── TEXT SECTION ──

On July 28, 2003, Citigroup settled enforcement proceedings related to the manipulation of Enron's and Dynegys financial statements. The Commission found that Citigroup knew or should have known that the acts or omissions described in the Order would contribute to Enron's and Dynegys violations of Exchange Act Section 10(b) and Exchange Act Rule 10b-5. Consequently, Citigroup was found to be a cause of Enron's and Dynegys violations within the meaning of Exchange Act Section 21C. Citigroup consented to an order to cease and desist from committing or causing any violation of the antifraud provisions of the federal securities laws, and agreed to pay $120 million as disgorgement, interest and penalty.
On March 23, 2005, the SEC entered an administrative and cease-and-desist order against CGMI. The SEC order found that CGMI willfully violated Section 17(a)(2) of the Securities Act and Rule 10b-10 promulgated under the Exchange Act. Specifically, the order found that there were two distinct disclosure failures by CGMI in the offer and sale of mutual fund shares to its customers. Based on these findings, the order censured CGMI, required that CGMI cease and desist from committing or causing violations and future violations of Section 17(a) of the Securities Act and Exchange Act Rule 10b-10, and required that CGMI pay a $20 million civil money penalty.

───

According to the text on SEC enforcement actions, what civil money penalty did the March 23, 2005 order require CGMI to pay? Rely only on the text on SEC enforcement actions above.

── RECORDS ──

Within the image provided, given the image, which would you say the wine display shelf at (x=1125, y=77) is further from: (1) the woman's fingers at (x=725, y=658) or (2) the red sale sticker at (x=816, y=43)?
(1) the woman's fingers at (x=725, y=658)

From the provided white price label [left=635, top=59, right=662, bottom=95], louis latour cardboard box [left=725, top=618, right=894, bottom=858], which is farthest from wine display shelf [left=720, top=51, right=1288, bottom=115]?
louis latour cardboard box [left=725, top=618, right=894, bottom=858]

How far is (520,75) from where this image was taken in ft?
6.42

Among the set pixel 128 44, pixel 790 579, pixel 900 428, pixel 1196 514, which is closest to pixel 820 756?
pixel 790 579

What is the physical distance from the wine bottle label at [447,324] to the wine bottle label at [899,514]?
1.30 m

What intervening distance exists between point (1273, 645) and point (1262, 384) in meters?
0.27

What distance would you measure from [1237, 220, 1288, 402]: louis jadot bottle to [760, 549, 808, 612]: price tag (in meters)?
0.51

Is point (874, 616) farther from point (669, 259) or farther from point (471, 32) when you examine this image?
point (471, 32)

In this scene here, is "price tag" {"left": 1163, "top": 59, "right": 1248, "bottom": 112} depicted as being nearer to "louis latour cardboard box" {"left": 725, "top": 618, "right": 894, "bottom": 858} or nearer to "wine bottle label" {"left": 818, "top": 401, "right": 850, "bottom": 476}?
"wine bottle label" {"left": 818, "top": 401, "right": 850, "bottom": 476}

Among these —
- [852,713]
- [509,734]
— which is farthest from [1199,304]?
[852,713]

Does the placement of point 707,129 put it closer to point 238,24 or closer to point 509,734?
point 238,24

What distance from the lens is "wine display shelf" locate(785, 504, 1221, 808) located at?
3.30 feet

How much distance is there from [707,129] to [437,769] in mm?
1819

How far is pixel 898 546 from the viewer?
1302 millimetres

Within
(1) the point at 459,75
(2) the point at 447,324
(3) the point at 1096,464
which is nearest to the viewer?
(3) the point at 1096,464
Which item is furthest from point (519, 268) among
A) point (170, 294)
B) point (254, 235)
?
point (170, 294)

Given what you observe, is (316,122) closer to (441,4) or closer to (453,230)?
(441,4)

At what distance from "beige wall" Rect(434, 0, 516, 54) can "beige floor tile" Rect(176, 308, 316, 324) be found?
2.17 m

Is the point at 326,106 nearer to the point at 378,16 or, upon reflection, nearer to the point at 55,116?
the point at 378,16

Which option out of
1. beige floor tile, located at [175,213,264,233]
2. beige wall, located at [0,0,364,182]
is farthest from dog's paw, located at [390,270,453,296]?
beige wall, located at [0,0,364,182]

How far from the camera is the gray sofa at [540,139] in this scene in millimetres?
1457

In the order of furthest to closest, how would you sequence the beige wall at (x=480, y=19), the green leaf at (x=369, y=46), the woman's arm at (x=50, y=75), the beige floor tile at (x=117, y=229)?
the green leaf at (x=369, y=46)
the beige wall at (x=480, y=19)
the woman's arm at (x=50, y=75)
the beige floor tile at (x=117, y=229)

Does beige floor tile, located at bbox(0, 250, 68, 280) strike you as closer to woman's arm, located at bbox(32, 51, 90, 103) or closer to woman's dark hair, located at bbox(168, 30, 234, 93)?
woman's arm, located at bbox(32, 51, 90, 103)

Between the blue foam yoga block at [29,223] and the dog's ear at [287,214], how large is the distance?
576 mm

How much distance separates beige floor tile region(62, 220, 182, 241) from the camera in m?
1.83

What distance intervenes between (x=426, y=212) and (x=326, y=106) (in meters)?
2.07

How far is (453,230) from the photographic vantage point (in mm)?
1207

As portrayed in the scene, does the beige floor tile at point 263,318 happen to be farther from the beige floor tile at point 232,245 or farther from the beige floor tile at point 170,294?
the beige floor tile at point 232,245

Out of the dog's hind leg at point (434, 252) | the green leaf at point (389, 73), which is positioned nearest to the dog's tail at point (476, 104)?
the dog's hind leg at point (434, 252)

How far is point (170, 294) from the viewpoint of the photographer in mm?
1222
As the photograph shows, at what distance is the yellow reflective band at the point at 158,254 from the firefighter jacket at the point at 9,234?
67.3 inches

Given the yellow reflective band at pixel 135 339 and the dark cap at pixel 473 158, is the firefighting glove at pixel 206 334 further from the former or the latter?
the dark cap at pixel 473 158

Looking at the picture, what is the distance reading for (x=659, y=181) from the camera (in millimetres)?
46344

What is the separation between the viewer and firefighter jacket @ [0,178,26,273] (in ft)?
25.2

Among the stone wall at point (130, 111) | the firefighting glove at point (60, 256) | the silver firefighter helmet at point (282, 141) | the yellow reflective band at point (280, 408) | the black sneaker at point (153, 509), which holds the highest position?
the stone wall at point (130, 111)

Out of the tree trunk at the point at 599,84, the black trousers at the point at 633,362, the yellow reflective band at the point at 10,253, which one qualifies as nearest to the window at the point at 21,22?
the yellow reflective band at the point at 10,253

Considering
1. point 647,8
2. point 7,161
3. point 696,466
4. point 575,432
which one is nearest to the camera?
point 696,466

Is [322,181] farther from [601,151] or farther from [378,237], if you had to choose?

───
── RECORDS ──

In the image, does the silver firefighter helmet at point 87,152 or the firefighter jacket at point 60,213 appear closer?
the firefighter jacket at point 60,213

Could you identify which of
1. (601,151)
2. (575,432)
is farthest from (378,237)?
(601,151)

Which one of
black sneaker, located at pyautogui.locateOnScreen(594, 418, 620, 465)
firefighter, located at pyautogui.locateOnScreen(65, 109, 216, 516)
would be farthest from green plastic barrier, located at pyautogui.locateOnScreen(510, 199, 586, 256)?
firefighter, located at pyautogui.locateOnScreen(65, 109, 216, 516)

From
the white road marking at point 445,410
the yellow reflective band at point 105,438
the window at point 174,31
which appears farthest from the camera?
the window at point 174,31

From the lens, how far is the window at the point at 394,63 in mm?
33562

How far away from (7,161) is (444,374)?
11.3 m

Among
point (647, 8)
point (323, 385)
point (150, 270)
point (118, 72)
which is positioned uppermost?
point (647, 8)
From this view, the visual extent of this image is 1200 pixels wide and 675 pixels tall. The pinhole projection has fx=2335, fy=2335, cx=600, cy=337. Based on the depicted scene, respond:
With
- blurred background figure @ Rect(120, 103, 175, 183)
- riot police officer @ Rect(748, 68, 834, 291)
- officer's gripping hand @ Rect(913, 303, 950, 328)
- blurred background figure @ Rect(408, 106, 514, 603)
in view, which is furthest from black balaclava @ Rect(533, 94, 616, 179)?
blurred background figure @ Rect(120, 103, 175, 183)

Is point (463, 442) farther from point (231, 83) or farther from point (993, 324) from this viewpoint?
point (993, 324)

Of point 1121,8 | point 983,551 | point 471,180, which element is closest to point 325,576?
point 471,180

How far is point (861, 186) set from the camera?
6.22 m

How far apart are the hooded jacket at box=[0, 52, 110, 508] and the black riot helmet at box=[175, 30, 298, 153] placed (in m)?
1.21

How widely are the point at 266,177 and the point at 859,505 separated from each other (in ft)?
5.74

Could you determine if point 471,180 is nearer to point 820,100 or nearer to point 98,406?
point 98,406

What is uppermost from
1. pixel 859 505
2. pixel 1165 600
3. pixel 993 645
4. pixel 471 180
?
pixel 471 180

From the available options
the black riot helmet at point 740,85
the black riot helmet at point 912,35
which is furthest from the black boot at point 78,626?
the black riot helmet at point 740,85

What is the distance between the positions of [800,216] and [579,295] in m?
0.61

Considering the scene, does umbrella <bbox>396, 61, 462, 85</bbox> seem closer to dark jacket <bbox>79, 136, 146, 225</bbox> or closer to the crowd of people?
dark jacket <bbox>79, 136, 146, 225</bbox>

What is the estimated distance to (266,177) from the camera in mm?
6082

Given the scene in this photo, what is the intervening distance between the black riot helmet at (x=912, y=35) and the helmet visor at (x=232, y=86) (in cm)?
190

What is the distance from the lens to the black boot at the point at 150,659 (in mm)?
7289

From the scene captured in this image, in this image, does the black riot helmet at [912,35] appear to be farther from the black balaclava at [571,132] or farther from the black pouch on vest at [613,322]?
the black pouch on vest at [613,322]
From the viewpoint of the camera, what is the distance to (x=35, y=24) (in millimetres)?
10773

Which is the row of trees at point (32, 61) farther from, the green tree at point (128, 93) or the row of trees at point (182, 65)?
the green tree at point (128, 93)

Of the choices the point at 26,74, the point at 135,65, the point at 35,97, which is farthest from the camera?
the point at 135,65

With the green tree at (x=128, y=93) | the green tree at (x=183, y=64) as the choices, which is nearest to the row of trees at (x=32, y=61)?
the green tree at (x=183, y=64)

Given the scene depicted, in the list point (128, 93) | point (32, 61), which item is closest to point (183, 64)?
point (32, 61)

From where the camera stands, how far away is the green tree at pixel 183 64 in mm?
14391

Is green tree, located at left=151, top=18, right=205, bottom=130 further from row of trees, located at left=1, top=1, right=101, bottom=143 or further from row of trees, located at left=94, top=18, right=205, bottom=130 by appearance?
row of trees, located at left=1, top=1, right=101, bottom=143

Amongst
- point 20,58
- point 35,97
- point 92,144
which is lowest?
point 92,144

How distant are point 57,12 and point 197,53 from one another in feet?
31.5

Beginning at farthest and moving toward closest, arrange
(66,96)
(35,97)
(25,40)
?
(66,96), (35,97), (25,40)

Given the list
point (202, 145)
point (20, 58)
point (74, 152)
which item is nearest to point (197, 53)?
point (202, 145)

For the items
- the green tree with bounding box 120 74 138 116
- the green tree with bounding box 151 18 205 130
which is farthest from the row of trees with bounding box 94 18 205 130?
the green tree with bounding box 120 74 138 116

───

TASK RESPONSE » A $20 million civil money penalty.